→ **TO DO**
(1) Which Python version does the P2HNNS-benchmarks guide say is currently the only supported one?
(2) Which people are named in the P2HNNS-benchmarks guide? List every one.
(3) Repeat the stretch of the P2HNNS-benchmarks guide from "P2HNNS-benchmarks is a" through "Faitfull. See https://github.com/erikbern/ann-benchmarks.", word for word.

→ **ARTICLE**
+++++

P2HNNS-benchmarks is a benchmarking environment for point-to-hyperplane approximate nearest neighbor search algorithms, it's a fork of ANN-BENCHMARKS developed by Martin Aumueller, Erik Bernhardsson, and Alec Faitfull. See https://github.com/erikbern/ann-benchmarks.
The results have been made available on https://p2hnns-benchmarks.com/.
Have Docker installed and running and python 3.10 (3.10 is currently the only supported python version) installed and cd into the repo, then run the following commands:
pip install -r requirements.txt
python install.py
Download and create the datasets:
python create_dataset.py --dataset <dataset_name>
Currently the supported datasets are:
- glove-25-euclidean
- deep10m-96-euclidean
- glove-100-euclidean
- glove-200-euclidean
- music-100-euclidean
- sift-128-euclidean
- cifar10-512-euclidean
- fashion-mnist-784-euclidean
- gist-960-euclidean
- trevi-4096-euclidean
And for testing purposes we recommend the following settings of the GloVe dataset with only 20k points:
- glove-100-euclidean-20k
- glove-25-euclidean-20k
Note in regards to hyperplane generation: As a standard the 'point sample mean' method for generating hyperplanes will be used by default on these datasets. If you want to try out the 'gaussian random normal' check out the branch 'feature/queries-generation-wrapper'. In here you can can use the datasets 'glove-100-euclidean-psm' or 'glove-100-euclidean-grn' to test the two different methods of generating hyperplanes. The 'gaussian random normal' method generates hyperplanes using a wrapper of Huang Qiangs method for hyperplane generation in the file 'generate.cc' in https://github.com/HuangQiang/BC-Tree.
To run the benchmarks, you can use the following command:
To run on only glove-100-euclidean dataset with all installed algorithms, for which the config.yml files have the 'disabled' setting set to false:
python run.py
Otherwise use the following commands to run specific algorithms on specific datasets. For testing purposes we refer back to the '-20k' GloVe datasets, but you can use any of the datasets mentioned above.
python run.py --dataset <dataset_name> --algorithm <algorithm_name>
Then to generate plots of the results, for latex too, and the website to view them on:
python create_website.py --latex
You can also specify the output directory with --outputdir <directory_name>
.
python create_website.py --latex --outputdir benchmark_results
In some cases it may be necessary to expand the timeout for the benchmarks, you can do this with the --timeout
flag eg.

+++++

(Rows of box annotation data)
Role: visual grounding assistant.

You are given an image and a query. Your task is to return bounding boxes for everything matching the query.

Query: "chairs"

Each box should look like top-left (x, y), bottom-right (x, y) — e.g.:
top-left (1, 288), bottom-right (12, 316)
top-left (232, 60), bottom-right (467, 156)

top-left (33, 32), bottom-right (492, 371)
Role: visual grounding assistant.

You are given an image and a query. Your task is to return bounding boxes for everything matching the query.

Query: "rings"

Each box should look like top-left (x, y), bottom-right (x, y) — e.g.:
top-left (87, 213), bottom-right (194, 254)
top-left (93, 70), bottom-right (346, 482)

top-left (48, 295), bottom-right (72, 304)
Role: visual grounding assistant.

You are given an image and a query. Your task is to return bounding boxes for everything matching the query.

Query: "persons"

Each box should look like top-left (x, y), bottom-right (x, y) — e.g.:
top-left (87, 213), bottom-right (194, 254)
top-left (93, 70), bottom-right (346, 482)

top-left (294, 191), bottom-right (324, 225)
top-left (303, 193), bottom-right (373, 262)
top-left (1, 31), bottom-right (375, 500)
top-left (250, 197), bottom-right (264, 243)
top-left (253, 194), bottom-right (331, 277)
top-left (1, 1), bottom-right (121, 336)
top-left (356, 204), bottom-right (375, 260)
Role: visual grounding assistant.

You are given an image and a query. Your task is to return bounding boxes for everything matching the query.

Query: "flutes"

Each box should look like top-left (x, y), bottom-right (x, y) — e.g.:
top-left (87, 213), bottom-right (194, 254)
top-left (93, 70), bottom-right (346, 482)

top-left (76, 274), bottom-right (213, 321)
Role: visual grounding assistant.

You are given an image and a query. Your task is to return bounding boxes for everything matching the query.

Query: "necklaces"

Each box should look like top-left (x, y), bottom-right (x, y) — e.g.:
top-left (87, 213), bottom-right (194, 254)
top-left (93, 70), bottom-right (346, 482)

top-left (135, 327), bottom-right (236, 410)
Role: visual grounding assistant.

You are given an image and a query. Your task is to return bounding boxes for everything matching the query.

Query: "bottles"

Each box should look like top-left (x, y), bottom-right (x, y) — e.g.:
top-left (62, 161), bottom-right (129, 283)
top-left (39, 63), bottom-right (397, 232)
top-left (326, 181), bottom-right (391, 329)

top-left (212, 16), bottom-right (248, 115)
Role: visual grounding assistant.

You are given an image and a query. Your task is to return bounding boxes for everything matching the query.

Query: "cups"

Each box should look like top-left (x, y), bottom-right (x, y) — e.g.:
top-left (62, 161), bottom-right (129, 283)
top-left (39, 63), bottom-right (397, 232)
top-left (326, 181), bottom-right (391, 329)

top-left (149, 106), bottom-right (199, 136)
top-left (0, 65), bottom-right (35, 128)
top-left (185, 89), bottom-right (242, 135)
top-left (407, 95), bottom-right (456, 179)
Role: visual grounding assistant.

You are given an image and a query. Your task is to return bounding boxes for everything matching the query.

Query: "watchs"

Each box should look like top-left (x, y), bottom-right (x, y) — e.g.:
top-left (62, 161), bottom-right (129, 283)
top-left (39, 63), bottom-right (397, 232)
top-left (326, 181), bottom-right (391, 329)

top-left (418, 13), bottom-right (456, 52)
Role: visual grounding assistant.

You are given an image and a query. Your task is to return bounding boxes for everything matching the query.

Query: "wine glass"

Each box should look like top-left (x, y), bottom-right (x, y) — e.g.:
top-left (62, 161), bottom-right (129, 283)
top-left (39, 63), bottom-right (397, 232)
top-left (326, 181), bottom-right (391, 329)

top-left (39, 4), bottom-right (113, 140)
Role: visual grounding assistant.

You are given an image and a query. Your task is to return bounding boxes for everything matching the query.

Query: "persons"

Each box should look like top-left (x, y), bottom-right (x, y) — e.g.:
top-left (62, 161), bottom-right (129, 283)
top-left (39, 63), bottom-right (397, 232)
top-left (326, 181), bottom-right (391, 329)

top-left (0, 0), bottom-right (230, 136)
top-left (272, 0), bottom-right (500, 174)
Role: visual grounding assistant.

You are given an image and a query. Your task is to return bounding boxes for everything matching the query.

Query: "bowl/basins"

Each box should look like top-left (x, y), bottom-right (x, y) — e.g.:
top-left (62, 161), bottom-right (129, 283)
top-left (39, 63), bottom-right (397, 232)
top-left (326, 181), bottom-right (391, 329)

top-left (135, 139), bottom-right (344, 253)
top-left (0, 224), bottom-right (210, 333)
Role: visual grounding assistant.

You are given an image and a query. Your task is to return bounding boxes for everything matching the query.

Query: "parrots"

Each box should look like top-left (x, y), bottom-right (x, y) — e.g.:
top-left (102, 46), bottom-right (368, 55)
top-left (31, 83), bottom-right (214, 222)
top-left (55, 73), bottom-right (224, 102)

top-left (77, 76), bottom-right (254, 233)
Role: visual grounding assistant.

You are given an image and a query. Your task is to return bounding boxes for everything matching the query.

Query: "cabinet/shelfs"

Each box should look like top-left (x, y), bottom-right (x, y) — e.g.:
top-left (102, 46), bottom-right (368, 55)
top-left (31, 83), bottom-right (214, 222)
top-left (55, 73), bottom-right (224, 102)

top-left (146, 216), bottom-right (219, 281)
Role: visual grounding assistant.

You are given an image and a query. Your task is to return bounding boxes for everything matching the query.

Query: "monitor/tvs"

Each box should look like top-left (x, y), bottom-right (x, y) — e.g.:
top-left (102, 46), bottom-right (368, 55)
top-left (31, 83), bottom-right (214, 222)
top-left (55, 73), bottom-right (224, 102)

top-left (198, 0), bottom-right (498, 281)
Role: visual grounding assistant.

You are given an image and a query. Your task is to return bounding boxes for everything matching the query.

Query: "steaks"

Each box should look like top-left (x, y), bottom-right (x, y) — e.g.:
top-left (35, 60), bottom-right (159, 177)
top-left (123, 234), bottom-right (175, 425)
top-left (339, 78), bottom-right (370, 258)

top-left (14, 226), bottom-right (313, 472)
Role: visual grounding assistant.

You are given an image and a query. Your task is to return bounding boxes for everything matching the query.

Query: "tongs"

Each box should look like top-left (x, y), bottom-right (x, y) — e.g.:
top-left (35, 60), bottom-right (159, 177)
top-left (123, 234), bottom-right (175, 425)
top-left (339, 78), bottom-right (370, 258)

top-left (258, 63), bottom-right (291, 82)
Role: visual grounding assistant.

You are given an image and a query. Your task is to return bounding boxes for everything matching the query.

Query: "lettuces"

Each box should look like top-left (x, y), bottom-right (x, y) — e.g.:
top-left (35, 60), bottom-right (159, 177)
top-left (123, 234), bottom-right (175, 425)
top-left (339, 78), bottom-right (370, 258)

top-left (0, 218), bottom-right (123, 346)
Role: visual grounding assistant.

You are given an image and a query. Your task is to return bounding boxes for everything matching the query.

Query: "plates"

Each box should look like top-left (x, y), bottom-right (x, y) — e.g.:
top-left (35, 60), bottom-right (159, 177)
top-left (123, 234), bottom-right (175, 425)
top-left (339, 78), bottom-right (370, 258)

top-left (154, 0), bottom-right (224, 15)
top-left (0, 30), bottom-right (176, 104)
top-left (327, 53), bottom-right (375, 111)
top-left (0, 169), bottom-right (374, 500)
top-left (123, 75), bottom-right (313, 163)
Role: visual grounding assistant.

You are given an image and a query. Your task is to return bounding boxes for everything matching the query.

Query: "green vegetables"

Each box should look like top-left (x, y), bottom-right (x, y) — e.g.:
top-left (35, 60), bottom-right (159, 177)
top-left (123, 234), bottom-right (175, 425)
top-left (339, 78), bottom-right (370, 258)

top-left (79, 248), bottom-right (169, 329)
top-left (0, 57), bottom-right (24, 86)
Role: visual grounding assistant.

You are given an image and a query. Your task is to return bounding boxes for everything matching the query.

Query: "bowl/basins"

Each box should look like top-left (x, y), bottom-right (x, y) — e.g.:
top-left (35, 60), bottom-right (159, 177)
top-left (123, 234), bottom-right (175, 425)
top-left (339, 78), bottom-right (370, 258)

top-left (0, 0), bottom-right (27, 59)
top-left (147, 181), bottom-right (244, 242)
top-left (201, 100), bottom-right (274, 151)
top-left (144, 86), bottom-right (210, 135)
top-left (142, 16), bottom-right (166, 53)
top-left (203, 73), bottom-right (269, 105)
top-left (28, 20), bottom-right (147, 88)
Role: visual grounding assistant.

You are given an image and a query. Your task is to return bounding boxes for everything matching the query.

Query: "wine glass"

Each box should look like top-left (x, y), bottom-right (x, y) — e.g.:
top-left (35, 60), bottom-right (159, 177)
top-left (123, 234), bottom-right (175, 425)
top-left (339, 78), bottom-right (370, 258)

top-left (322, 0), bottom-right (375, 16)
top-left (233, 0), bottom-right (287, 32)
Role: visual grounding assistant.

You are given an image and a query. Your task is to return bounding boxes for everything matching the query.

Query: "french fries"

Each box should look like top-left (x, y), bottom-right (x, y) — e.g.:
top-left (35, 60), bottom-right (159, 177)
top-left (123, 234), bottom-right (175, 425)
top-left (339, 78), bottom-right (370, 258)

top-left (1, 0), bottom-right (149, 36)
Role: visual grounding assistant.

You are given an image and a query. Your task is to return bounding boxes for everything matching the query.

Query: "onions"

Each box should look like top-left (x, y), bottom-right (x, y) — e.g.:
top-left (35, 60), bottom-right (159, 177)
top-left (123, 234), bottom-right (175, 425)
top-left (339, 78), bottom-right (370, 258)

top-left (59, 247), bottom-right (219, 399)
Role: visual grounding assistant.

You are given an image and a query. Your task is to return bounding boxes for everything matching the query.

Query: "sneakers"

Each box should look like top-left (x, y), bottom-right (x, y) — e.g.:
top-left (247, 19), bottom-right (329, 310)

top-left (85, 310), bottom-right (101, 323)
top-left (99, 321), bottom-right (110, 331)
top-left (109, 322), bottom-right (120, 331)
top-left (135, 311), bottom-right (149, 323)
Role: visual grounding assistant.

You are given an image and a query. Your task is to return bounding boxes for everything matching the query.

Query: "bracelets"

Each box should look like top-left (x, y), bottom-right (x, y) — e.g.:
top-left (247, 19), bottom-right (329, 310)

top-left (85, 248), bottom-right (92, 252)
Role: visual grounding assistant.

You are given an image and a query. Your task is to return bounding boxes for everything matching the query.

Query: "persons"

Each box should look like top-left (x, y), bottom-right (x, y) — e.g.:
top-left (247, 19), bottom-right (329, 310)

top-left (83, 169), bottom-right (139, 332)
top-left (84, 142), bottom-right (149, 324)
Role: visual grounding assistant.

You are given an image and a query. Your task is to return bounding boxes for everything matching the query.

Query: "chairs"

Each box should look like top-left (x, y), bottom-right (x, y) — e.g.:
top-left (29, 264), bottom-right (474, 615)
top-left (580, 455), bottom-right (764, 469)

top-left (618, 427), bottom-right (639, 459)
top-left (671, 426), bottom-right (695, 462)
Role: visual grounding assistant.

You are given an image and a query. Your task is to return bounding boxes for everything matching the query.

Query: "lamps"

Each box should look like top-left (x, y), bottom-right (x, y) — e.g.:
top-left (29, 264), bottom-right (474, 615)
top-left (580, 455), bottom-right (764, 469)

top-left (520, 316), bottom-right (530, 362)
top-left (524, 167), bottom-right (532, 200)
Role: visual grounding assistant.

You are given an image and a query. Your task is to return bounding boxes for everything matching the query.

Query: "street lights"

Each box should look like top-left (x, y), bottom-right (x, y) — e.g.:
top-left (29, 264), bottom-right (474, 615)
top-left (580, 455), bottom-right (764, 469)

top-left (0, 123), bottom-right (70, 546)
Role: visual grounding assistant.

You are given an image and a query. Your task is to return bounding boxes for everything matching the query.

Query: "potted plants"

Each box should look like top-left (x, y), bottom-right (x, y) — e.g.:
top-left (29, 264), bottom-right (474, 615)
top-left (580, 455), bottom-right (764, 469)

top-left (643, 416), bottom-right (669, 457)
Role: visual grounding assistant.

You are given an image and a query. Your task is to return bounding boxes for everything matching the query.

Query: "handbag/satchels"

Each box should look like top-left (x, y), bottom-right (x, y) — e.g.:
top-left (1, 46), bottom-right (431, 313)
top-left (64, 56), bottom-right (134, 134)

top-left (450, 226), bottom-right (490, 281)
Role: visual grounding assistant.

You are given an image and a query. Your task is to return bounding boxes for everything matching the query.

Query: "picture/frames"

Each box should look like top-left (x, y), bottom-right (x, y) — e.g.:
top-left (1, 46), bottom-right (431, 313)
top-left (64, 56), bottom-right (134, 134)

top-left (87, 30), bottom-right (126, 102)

+++++

→ **RESULTS FOR THE EXERCISE**
(1) Python 3.10

(2) Martin Aumueller, Erik Bernhardsson, Alec Faitfull, Huang Qiang

(3)
P2HNNS-benchmarks is a benchmarking environment for point-to-hyperplane approximate nearest neighbor search algorithms, it's a fork of ANN-BENCHMARKS developed by Martin Aumueller, Erik Bernhardsson, and Alec Faitfull. See https://github.com/erikbern/ann-benchmarks.